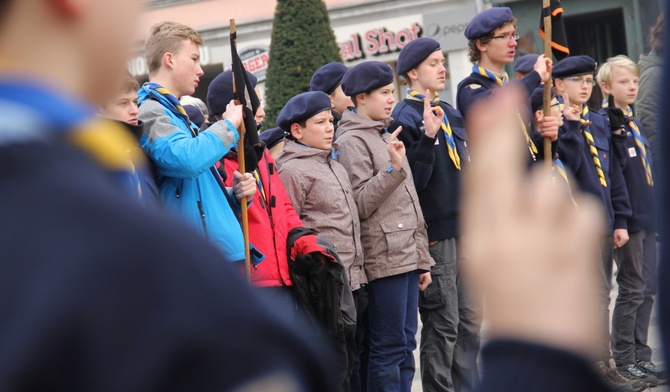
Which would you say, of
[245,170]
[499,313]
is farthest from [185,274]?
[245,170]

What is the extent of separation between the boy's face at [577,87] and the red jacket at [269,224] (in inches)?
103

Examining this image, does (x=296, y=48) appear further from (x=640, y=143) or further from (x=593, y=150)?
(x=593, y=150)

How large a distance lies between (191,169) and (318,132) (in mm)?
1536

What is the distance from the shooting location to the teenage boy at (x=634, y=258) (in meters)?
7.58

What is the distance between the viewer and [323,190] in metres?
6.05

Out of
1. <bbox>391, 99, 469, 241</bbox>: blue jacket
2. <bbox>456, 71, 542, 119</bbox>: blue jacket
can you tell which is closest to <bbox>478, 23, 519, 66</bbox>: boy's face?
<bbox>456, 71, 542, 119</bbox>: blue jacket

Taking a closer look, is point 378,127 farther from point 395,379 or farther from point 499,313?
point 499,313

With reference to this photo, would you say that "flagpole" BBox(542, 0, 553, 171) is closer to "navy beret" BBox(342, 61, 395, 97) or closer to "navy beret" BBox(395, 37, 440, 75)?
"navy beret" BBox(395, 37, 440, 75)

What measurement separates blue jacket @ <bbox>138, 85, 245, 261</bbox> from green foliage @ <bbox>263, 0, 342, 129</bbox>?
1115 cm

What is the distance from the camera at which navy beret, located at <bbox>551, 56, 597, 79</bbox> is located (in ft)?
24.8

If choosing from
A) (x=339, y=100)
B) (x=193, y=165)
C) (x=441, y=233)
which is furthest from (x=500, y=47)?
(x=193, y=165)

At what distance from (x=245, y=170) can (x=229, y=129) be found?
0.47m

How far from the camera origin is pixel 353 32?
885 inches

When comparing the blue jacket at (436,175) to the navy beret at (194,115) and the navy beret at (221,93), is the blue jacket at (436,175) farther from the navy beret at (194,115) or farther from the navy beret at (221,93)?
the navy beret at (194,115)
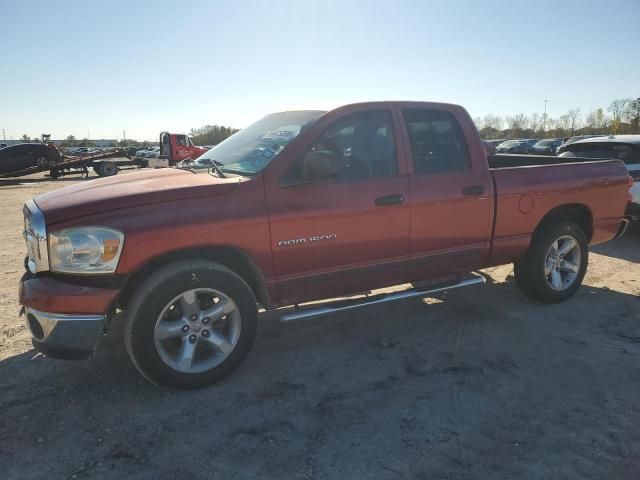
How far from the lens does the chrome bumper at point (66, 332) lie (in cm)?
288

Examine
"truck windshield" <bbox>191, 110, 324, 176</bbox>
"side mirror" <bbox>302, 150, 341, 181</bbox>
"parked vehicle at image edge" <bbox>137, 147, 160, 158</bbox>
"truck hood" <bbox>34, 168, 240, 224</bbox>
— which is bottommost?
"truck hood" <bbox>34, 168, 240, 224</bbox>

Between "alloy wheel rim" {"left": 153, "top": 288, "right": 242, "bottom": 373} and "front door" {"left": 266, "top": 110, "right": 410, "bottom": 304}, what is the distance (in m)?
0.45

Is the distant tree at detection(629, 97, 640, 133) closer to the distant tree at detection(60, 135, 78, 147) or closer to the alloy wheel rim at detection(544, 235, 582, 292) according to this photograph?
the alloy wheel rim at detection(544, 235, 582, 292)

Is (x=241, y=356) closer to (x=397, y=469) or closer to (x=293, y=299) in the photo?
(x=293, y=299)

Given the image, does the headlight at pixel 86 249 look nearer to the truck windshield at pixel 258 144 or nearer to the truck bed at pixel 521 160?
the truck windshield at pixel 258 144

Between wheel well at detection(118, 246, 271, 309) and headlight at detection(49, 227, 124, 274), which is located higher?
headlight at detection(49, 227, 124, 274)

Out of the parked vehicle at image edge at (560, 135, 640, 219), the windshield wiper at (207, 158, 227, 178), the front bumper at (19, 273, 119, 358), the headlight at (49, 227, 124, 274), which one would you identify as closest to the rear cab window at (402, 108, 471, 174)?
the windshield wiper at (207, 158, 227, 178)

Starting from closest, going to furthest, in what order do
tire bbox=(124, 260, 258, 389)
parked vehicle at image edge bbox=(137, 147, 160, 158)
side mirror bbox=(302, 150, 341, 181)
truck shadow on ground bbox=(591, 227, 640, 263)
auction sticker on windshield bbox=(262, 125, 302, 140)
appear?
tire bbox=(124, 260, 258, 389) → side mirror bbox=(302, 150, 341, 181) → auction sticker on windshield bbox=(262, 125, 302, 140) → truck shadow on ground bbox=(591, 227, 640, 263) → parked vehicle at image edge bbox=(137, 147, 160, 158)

════

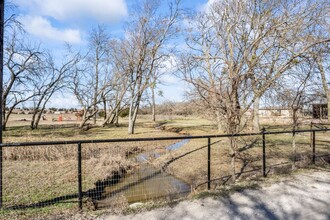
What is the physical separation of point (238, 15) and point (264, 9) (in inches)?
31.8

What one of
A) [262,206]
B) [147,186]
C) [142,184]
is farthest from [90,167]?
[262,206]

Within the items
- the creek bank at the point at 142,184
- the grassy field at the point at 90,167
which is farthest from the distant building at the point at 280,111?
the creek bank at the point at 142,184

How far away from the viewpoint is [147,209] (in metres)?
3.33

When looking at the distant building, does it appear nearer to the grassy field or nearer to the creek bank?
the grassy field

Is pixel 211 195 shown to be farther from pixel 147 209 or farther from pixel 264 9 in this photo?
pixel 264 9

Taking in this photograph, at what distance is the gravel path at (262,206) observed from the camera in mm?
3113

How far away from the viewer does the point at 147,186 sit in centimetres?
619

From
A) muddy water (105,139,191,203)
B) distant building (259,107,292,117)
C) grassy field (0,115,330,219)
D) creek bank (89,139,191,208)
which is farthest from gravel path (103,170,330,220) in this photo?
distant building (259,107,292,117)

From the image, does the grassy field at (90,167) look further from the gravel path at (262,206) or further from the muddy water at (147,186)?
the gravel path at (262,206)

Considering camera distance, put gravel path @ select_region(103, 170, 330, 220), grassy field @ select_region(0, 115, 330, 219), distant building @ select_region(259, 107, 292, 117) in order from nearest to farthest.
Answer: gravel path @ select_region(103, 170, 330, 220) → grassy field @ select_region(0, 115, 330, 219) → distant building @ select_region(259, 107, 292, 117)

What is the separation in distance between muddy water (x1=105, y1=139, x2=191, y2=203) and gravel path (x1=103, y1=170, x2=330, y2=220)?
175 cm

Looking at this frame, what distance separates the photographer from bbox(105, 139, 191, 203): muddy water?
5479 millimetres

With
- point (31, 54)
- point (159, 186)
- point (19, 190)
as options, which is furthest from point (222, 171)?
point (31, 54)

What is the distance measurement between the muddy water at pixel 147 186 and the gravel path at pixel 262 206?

════

Please pick out every line in the entries above that contains the word "sticker".

» **Solution for this problem**
auction sticker on windshield bbox=(262, 125, 302, 140)
tire bbox=(124, 260, 258, 389) → side mirror bbox=(302, 150, 341, 181) → auction sticker on windshield bbox=(262, 125, 302, 140) → truck shadow on ground bbox=(591, 227, 640, 263) → parked vehicle at image edge bbox=(137, 147, 160, 158)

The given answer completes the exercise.